The Mets are currently riding a three-game winning streak, all at the expense of Philadelphia, which makes it extra special since Philadelphia is a primary division rival, but it’s still just three. The three wins were pleasingly taut — 2-0, 4-1, 4-2; each featured starters whose endurance approached or matched contemporary stamina standards — 7 IP for Senga, 6 IP for Carrasco, 7 IP for Scherzer; and none took very long to complete — 2:20, 2:29, 2:32. In that spirit, I’m not taking very long to revel in this latest turn of fortunes before returning to my own private Missouri. Having grown giddy from rises in 2023 Met fortune and comparably grim from succeeding dips, I’ve chosen to live in a “show me” state and, thus, take these three wins in stride. They’re doing well. They are advised to continuing doing well. One Mets. One Max. The good kinds in both cases, please and thank you.
Empathy for the Mets when the Mets aren’t playing as their best selves can be a difficult commodity to produce, but they’re humans and we’re humans. The humans who host National League Town (that would be Jeff Hysen and me) wonder aloud about empathetic fandom on their (our) latest episode. Also on the bill: a beery field report from Denver and what it is we cherish in particular when we celebrate the members of the New York Mets Hall of Fame Class of 2023. Listen in here or on the podcast platform of your choice.
The Mets somehow have the 4th best record in the National League.

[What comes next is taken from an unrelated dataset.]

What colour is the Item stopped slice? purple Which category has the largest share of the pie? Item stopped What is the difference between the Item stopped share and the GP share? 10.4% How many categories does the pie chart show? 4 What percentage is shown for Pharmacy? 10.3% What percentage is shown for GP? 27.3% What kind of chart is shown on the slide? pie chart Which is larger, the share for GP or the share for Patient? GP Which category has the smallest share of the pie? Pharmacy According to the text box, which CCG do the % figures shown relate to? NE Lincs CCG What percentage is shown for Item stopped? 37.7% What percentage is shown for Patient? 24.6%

Amazing what a difference an intact and competent rotation makes huh? LGM
I guess I wouldn’t be coming to this site if I wasn’t a Mets fan, but I like to think I would anyway, because of the writing.
A Max Dugan Returns reference, and West Side Story is my favorite musical. Thanks Greg.

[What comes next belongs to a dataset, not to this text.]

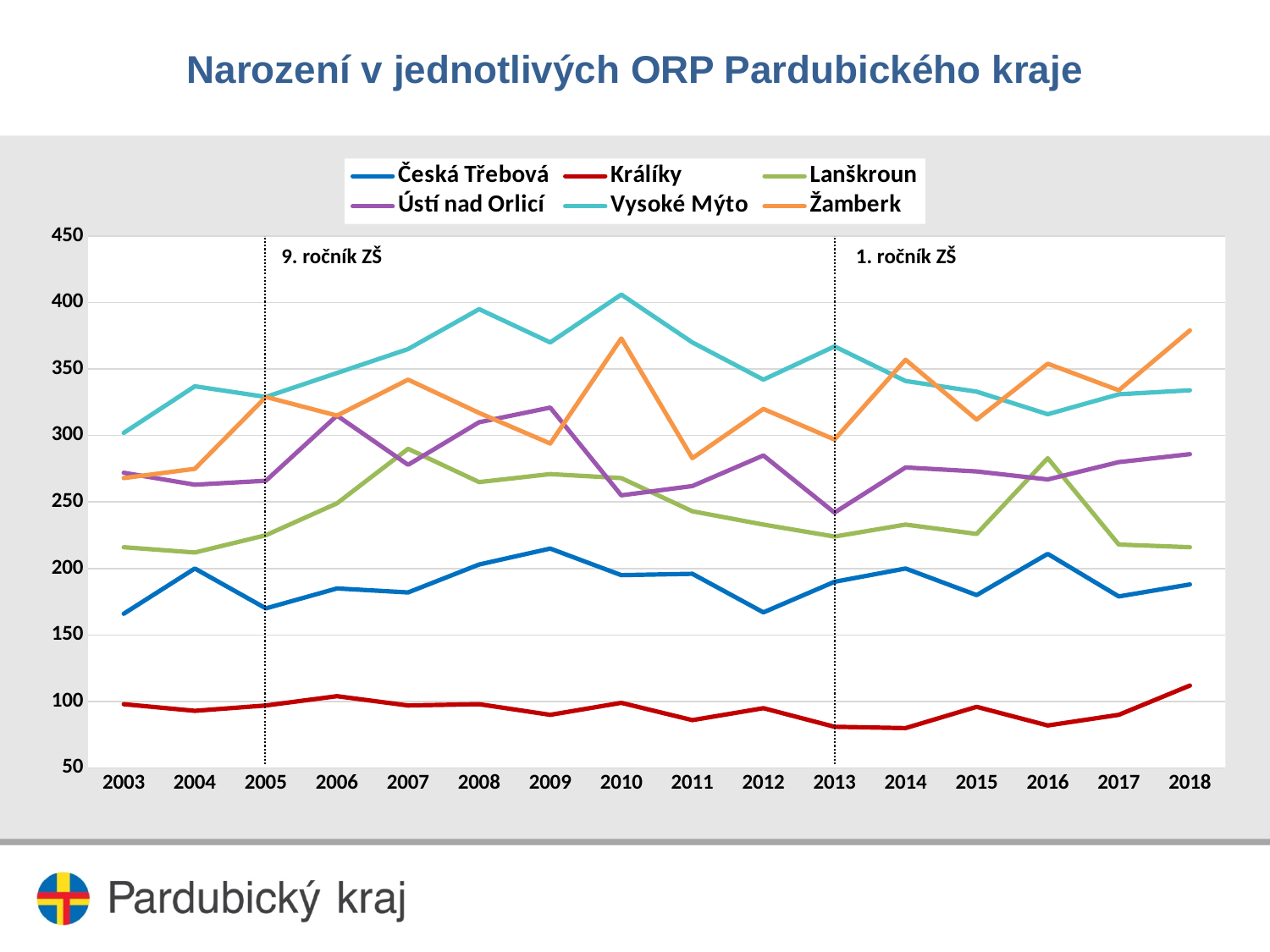
In which year does Vysoké Mýto reach its highest value? 2010 What kind of chart is shown on the slide? line chart Which series has the highest value in 2010? Vysoké Mýto Which series has the lowest values across all years? Králíky What is the title of the chart? Narození v jednotlivých ORP Pardubického kraje Is the value for Lanškroun in 2016 greater or less than 250? greater Does the value for Králíky rise or fall from 2016 to 2018? rise Is the value for Česká Třebová in 2012 greater or less than 200? less Is the value for Králíky in 2014 greater or less than 100? less How many years are shown on the x axis? 16 In 2018, which is larger: the value for Žamberk or the value for Vysoké Mýto? Žamberk How many series does the legend list? 6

P.S. I always had a little crush on Marsha Mason.
I guess it also shows how quickly fortunes can change during a long season. Because they play almost every day, a team that seemed dead a week or two ago, now shows some signs of life and hope. But as Greg says: Missouri.
I listened to the podcast and to be honest, I’m not buying it. I have very little empathy for someone who throws a ball for a living and currently can take a week or two off when their depression strikes and still be paid millions of dollars. If I have a depression, I can’t take 2 weeks off. I could probably pull this once, with an empathic doctor, but it will cost me money since sick leave is not 100% compensated and I would probably need to make up a fake illness to explain this, as bosses are not really empathic as we are asked to be towards our players. True, once they would be kicked (maybe physically) back to the field and told to suck it up. That was once. Now they are represented in a very strong union that doesn’t care about killing the game with refusing a salary cap and will strike baseball out of existence if a player is not allowed 2 weeks off because of depression. Maybe if I had such a union and was making a million dollars a year for throwing a ball 2 or 3 times a week for 6 months I’d be more empathic. As it is, I make hardly a tenth of it a year for working 5 days a week for 9 hours every day and no one will strike if I don’t get a week off because my aunt died.